■ TEKS KUTIPAN ■

Tidak Menyiakan Waktu Orang Lain

"Nanti kita ketemu jam 12:00 di sekitar bundaran itu, ya…" kata teman saya. Tetapi hampir mendekati jam satu, batang hidungnya pun tak terlihat.

Di lain waktu, ada pula yang berkata, "Acaranya jam 11:00. Jangan datang terlambat, ya." Acaranya saja mulai jam 11:00, katanya. Tentunya beberapa menit sebelum jam 11:00 orang-orang sudah ada di tempat.
Tetapi sampai jarum panjang jam melewati angka tiga pun, masih belum terdengar suara detak sepatu mendekat.

Begitu pula pada suatu acara, penanggungjawab acara meminta kepada peserta agar jangan datang terlambat tetapi panitianya sendiri datang terlambat. Sampai seorang anak berkata, "Nan da, dare mo inai jan…" ("Apaan, ngga ada siapa-siapa lho, ya…").

Benar sekali, rasa kecewa tentu dirasakannya. Seorang anak belajar dari orang dewasa dan lingkungan. Sekali dua kali dia hanya melihat dan mengemukakan kekecewaannya.

Lain waktu dia akan berkata, "Ngga usah cepat-cepat pergi, deh. Paling-paling nanti juga nunggu lagi. Molor lagi…" Dia akan beradaptasi dengan keadaan dan lingkungan seperti itu.

■ Catatan penalaran berbasis adegan ■

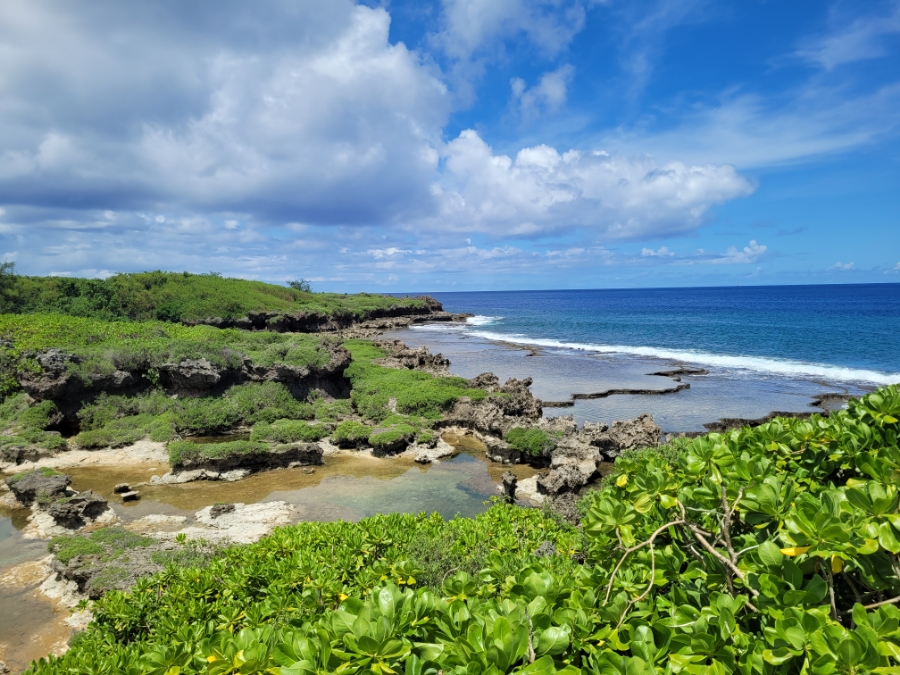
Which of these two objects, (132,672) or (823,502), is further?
(132,672)

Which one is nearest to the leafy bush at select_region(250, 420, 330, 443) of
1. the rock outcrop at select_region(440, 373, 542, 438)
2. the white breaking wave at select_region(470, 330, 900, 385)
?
the rock outcrop at select_region(440, 373, 542, 438)

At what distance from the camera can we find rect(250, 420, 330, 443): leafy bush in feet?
73.8

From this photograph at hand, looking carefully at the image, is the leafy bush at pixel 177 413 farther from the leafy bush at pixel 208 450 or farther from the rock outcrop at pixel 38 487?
the rock outcrop at pixel 38 487

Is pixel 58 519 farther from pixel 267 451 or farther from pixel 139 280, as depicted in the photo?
pixel 139 280

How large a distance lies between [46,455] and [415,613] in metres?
25.2

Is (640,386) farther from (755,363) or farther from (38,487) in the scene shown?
(38,487)

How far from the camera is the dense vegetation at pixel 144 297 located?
44000 millimetres

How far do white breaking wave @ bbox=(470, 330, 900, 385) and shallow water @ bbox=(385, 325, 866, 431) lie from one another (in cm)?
243

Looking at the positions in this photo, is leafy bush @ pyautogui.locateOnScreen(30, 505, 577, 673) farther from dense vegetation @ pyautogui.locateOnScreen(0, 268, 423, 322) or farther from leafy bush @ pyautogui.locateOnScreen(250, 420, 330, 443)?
dense vegetation @ pyautogui.locateOnScreen(0, 268, 423, 322)

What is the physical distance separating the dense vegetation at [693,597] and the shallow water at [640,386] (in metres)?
Answer: 24.5

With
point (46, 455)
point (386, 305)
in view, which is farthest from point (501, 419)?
point (386, 305)

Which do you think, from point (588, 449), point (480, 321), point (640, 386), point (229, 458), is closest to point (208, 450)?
point (229, 458)

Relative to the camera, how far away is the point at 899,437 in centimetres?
386

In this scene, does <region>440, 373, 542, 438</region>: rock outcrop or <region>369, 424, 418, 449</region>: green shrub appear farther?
<region>440, 373, 542, 438</region>: rock outcrop
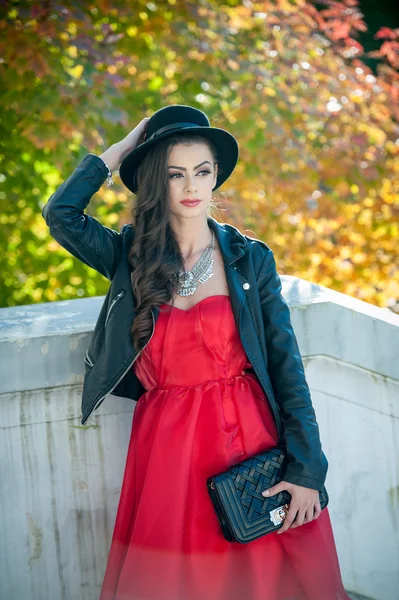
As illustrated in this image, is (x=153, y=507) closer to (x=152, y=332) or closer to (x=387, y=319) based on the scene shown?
(x=152, y=332)

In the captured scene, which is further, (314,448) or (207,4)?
(207,4)

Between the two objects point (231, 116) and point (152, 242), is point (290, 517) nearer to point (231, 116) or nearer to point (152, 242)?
point (152, 242)

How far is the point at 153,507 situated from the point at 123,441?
58cm

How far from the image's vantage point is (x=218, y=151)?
9.40ft

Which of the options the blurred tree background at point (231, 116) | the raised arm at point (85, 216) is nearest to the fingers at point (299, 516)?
the raised arm at point (85, 216)

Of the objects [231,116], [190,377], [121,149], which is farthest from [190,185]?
[231,116]

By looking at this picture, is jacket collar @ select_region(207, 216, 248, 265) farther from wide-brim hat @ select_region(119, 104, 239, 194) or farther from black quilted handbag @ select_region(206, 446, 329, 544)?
black quilted handbag @ select_region(206, 446, 329, 544)

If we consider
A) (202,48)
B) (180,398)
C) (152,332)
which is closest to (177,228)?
(152,332)

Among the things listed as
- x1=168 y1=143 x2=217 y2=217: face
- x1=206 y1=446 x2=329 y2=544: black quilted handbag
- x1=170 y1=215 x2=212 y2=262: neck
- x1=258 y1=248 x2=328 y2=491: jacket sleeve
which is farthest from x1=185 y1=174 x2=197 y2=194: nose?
x1=206 y1=446 x2=329 y2=544: black quilted handbag

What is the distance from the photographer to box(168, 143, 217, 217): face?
2.71 metres

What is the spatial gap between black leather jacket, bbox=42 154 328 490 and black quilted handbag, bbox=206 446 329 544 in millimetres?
74

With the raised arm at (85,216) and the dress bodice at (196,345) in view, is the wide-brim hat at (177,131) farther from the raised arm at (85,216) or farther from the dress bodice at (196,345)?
the dress bodice at (196,345)

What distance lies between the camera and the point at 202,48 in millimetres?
4965

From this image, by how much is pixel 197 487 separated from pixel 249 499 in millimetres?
203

■ YANG HARUS DIKERJAKAN ■
Tuliskan kembali tanpa perubahan bagian teks tentang ketepatan waktu, mulai dari "Benar sekali, rasa" terus ke bawah hingga "dan mengemukakan kekecewaannya.".

■ JAWABAN ■
Benar sekali, rasa kecewa tentu dirasakannya. Seorang anak belajar dari orang dewasa dan lingkungan. Sekali dua kali dia hanya melihat dan mengemukakan kekecewaannya.